DATA RECORDS:
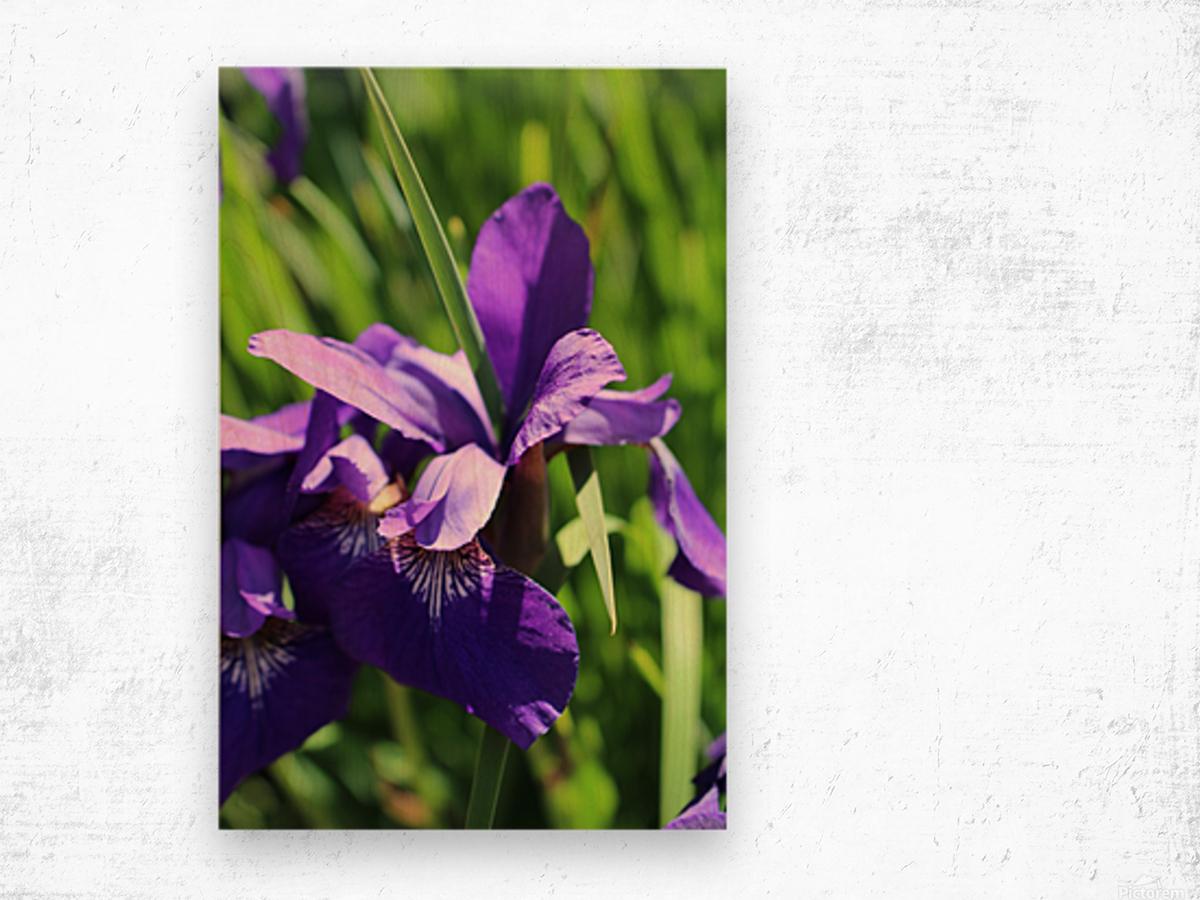 Purple Iris Impression sur bois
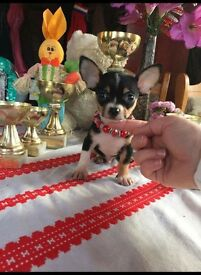 7 weeks old little chihuahu for sale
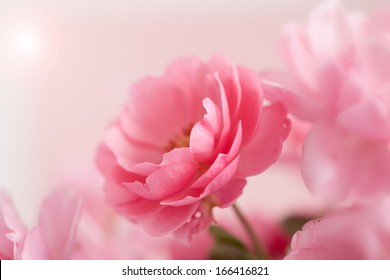 Beautiful pink rose with light and copy space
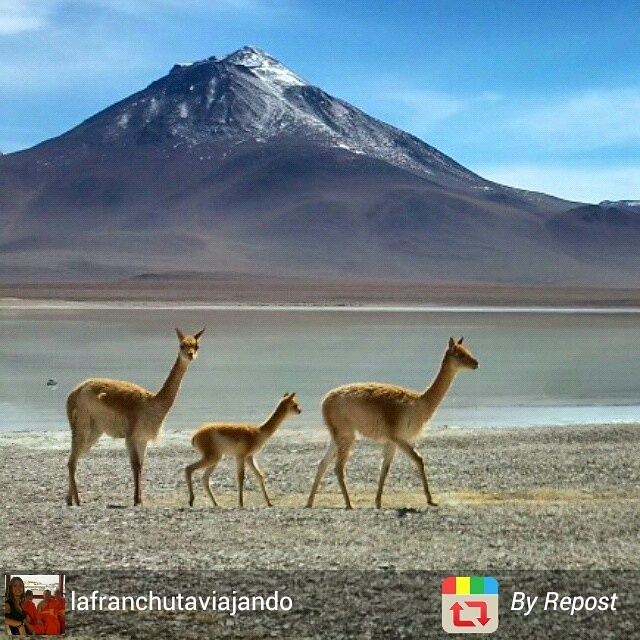 Family of llamas, Bolivia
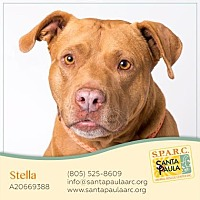 American Staffordshire Terrier Mix Dog for adoption in Santa Paula, California - Stella
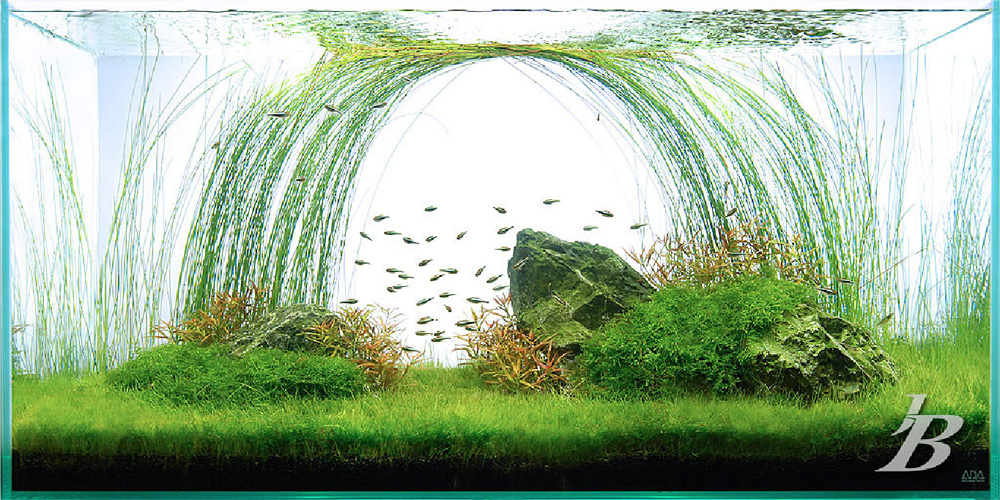 created a number of amazing aquascapes such as this one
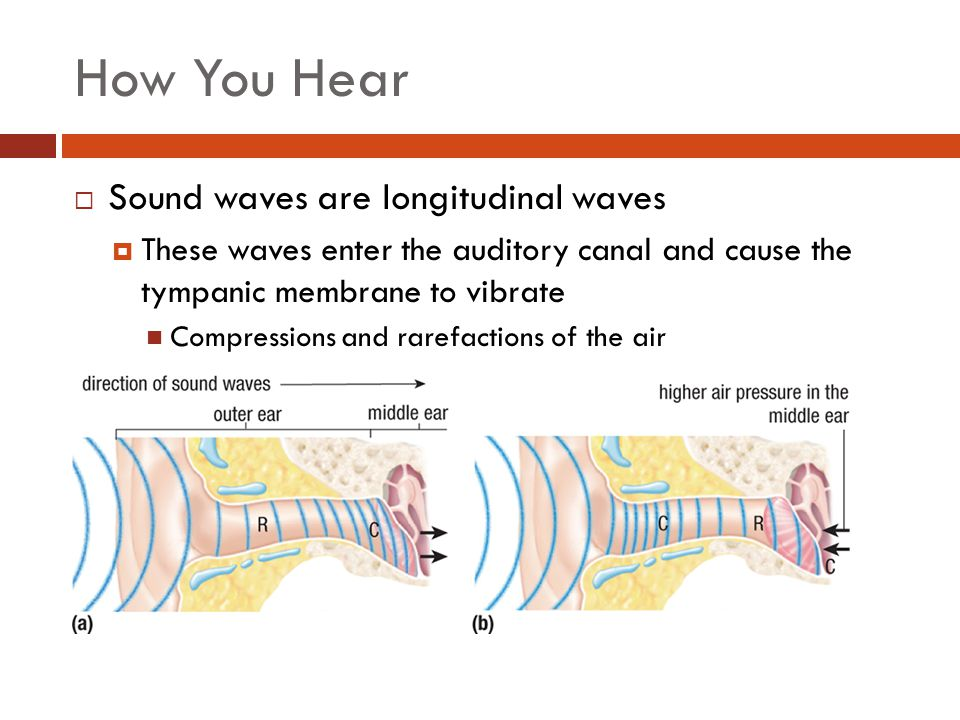 How You Hear Sound waves are longitudinal waves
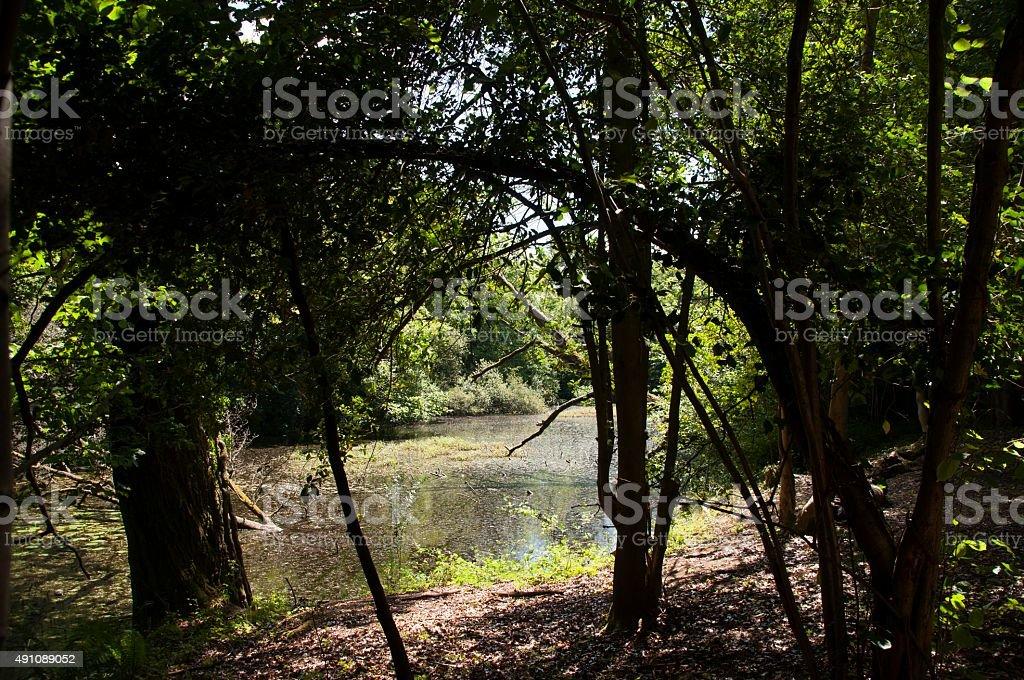Through the trees royalty-free stock photo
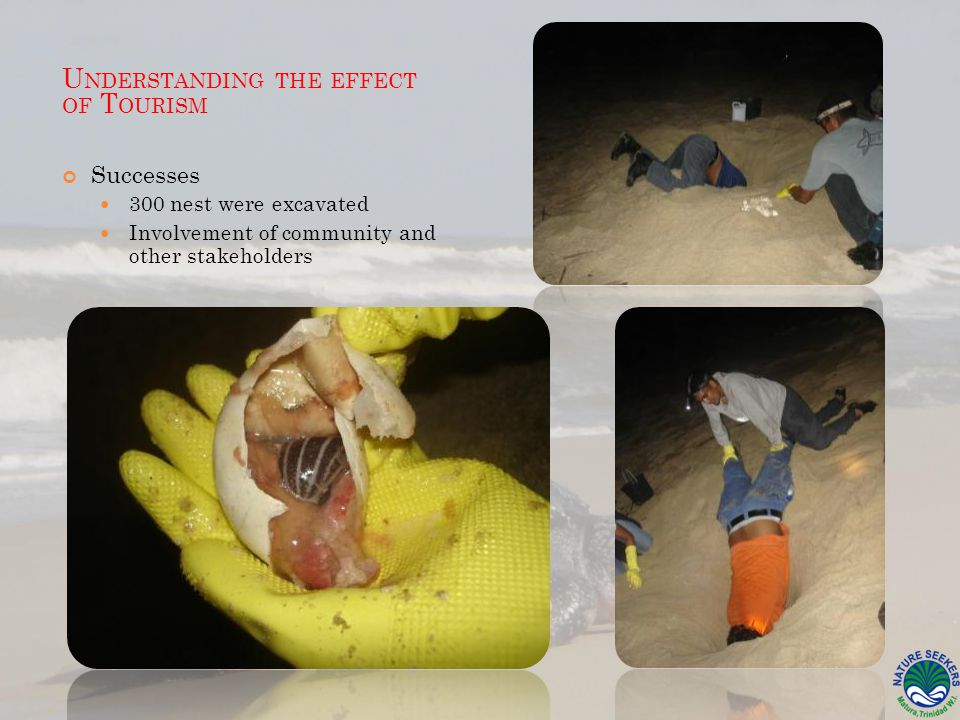Successes 300 nest were excavated Involvement of community and other stakeholders U NDERSTANDING THE EFFECT OF T OURISM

THE TASK: Return the records above in their entirety, word for word, with the pictures removed.

ANSWER SPACE:
 Purple Iris Impression sur bois
 7 weeks old little chihuahu for sale
 Beautiful pink rose with light and copy space
 Family of llamas, Bolivia
 American Staffordshire Terrier Mix Dog for adoption in Santa Paula, California - Stella
 created a number of amazing aquascapes such as this one
 How You Hear Sound waves are longitudinal waves
Through the trees royalty-free stock photo
Successes 300 nest were excavated Involvement of community and other stakeholders U NDERSTANDING THE EFFECT OF T OURISM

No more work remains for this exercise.